(TASK PROMPT)
Reproduce the rows below word for word, keeping every line and symbol as it appears.
───── ROWS ─────
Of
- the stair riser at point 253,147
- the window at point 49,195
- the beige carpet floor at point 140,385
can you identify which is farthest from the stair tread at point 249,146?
─────
(ANSWER TO THIS TASK)
Of
- the stair riser at point 253,147
- the window at point 49,195
- the beige carpet floor at point 140,385
can you identify which is farthest from the stair tread at point 249,146?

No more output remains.